Goal A:
Rewrite the records, everything from the line containing "in this photo?" down to the end of the records, replacing "shrub" with "bush" and leaving everything else unchanged.

╭─ Document excerpt

Accelerating Mechanical Solutions Using the Latest Intel Technologies

By Wim Slagter, Lead Product Manager, and Jeff Beisheim, Lead Software Developer, ANSYS

Advances in ANSYS 16.0 and Xeon technology address the high-performance computing needs of Windows users.

Save PDF
Accelerating Mechanical Solutions Using the Latest Intel Technologies

Engineers always try to minimize simulation times so that they can increase the complexity of their models or simply run more simulations in a given period of time.

ANSYS 16.0 benchmark
The benchmark suite was run using ANSYS 16.0 on two very similar systems: one containing two Intel Xeon E5-2670 (Sandy Bridge, 2.6 GHz, 16 total cores) processors, and one with two Intel Xeon E5-2697 v3 (Haswell, 2.6 GHz, 28 total cores) processors. The geometric mean of the total elapsed times for each benchmark run with 1, 2, 4, 8 and 16 cores was used to generate the times shown in the table. The Haswell system is on average 20 percent faster than E5 v2 for the iterative solver benchmarks and 40 percent faster than E5 v2 for the direct solver benchmarks.

Organizations using ANSYS structural mechanics simulation software expect the accuracy, efficiency and throughput required to generate reliable designs as quickly as possible. ANSYS has worked with Intel to make sure that these companies can leverage the latest Intel® Xeon® E5 v3 processors and Xeon Phi™ coprocessors for their simulation workloads.

Structural mechanics simulations often require a large amount of computing resources including memory, disk space and I/O. This impacts time spent computing. Because CPU clock rates are not increasing as quickly as they were a decade ago, faster CPUs cannot be counted on to maintain the computing pace. The new performance paradigm is parallel computing that leverages the swelling number of CPU cores that continues to grow every couple of years to deliver increased computations at each clock cycle. This has resulted in significant performance gains for structural simulation software. But engineers are always trying to minimize simulation times so that they can increase the complexity of their models (for example, by increased mesh density or nonlinear behavior) or simply run more simulations in a given period of time.

One way to speed up structural mechanics simulations is to make full use of the latest available hardware. The computer industry has delivered enormous increases in computing performance with continued platform advancements, including more compute cores per CPU, integrated I/O processor (yielding higher memory bandwidth), additional and faster memory (channels), larger L3 cache size, faster disk storage (like solid-state drives for ANSYS Mechanical), faster interconnects, and Intel Advanced Vector Extensions 2 (AVX2) support. Intel and ANSYS continue to work together so that ANSYS solutions can take advantage of these hardware advances.

LEVERAGING INTEL XEON E5 V3 PROCESSORS

ANSYS structural mechanics products have supported parallel processing over two decades, allowing engineers to effectively use multi-core processors and/or clusters to speed up their simulations. With the launch of release 16.0, ANSYS continues its sustained investment by adding capabilities to exploit the latest Intel processor technologies.

With Intel’s latest Xeon E5 v3 processors, ANSYS users will see significant reduction in simulation runtimes, mainly due to the additional cores (up to 18), Intel AVX2 support, larger L3 cache (up to 35 MB), and higher memory speed (up to 2,133 MHz). ANSYS Mechanical 16.0 shows improved performance for the E5 v3 generation of processors from Intel, code-named Haswell. The E5 v3 system is on average 20 percent faster than E5 v2 for iterative solver benchmarks (usually good measures of memory bandwidth speed) and on average 40 percent faster than E5 v2 for direct solver benchmarks (usually good measures of raw compute speed).

╰─
╭─ Record list

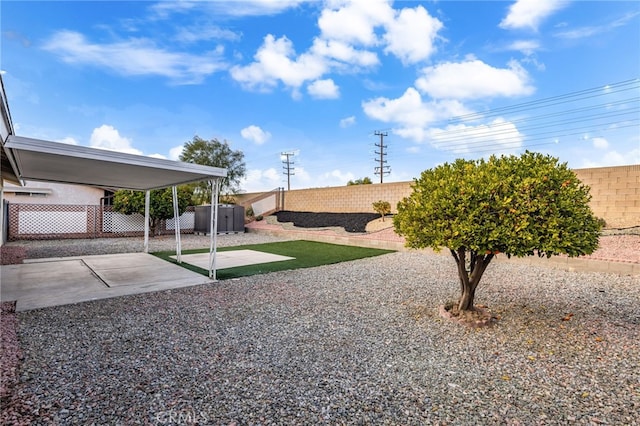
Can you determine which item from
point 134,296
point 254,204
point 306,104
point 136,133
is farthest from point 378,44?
point 254,204

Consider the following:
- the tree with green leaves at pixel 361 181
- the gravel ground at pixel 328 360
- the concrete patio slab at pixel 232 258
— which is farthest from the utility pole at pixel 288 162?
the gravel ground at pixel 328 360

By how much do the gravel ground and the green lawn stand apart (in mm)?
1829

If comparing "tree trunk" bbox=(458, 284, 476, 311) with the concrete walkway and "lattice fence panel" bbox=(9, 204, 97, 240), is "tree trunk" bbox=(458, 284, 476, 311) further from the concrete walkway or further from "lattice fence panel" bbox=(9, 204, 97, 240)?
"lattice fence panel" bbox=(9, 204, 97, 240)

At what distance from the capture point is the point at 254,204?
73.0 ft

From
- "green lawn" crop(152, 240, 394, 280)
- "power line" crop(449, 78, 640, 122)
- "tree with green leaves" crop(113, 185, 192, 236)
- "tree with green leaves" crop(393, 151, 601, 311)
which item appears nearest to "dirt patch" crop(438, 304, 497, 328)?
"tree with green leaves" crop(393, 151, 601, 311)

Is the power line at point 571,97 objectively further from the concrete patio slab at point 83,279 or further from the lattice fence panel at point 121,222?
the lattice fence panel at point 121,222

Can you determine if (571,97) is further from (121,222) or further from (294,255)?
(121,222)

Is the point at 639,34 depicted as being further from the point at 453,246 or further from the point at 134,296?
the point at 134,296

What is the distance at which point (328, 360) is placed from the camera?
285cm

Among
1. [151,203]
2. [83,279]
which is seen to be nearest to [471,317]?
[83,279]

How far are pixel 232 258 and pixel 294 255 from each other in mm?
1755

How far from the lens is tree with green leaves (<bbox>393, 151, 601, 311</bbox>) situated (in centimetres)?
326

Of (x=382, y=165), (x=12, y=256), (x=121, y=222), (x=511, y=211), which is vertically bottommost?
(x=12, y=256)

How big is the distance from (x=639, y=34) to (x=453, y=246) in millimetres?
7734
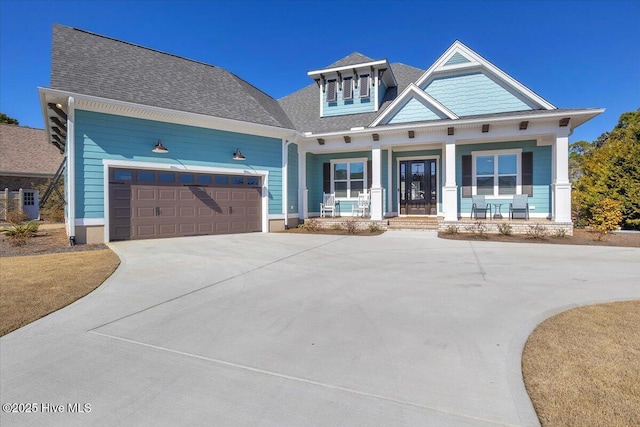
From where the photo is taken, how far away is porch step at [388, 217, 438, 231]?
1241 centimetres

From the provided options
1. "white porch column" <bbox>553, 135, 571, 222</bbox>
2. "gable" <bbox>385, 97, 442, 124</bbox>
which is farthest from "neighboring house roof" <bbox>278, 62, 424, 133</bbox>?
"white porch column" <bbox>553, 135, 571, 222</bbox>

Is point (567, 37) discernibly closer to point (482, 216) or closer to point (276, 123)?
point (482, 216)

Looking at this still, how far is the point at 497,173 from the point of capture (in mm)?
13414

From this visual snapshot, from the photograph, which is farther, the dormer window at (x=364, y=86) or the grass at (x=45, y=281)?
the dormer window at (x=364, y=86)

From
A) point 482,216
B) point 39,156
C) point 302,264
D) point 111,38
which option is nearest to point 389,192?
point 482,216

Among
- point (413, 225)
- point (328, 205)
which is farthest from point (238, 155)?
point (413, 225)

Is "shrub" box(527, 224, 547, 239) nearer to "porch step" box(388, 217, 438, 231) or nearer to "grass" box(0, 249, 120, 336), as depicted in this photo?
"porch step" box(388, 217, 438, 231)

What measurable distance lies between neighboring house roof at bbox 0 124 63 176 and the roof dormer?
2173 centimetres

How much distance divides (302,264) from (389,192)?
29.6 ft

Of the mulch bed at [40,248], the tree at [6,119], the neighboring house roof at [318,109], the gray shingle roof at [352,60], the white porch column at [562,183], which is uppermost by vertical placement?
the tree at [6,119]

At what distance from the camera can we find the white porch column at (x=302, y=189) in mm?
14625

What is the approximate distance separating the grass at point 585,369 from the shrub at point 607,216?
8838 mm

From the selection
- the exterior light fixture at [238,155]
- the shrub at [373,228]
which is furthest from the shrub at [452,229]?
the exterior light fixture at [238,155]

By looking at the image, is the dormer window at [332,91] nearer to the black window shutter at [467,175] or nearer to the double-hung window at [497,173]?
the black window shutter at [467,175]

╰─

Goal B:
Reproduce everything from "With Intel’s latest" down to "raw compute speed)." in the article on speeding up ANSYS simulations with Intel technologies, with no changes.

Full solution A:
Is "bush" box(527, 224, 547, 239) nearer to "porch step" box(388, 217, 438, 231) or nearer to "grass" box(0, 249, 120, 336), as depicted in this photo?
"porch step" box(388, 217, 438, 231)

What measurable distance lies between neighboring house roof at bbox 0 124 63 176 and the roof dormer?
2173 centimetres

How much distance divides (302,264) from (389,192)?
29.6 ft

Of the mulch bed at [40,248], the tree at [6,119], the neighboring house roof at [318,109], the gray shingle roof at [352,60], the white porch column at [562,183], which is uppermost by vertical placement?
the tree at [6,119]

At what distance from the camera can we find the white porch column at (x=302, y=189) in mm?
14625

What is the approximate distance separating the grass at point 585,369 from the bush at point 607,216?
8838 mm

From the selection
- the exterior light fixture at [238,155]
- the bush at [373,228]
which is furthest from the bush at [452,229]?
the exterior light fixture at [238,155]

By looking at the image, is the dormer window at [332,91] nearer to the black window shutter at [467,175] or nearer to the double-hung window at [497,173]?
the black window shutter at [467,175]

Full solution B:
With Intel’s latest Xeon E5 v3 processors, ANSYS users will see significant reduction in simulation runtimes, mainly due to the additional cores (up to 18), Intel AVX2 support, larger L3 cache (up to 35 MB), and higher memory speed (up to 2,133 MHz). ANSYS Mechanical 16.0 shows improved performance for the E5 v3 generation of processors from Intel, code-named Haswell. The E5 v3 system is on average 20 percent faster than E5 v2 for iterative solver benchmarks (usually good measures of memory bandwidth speed) and on average 40 percent faster than E5 v2 for direct solver benchmarks (usually good measures of raw compute speed).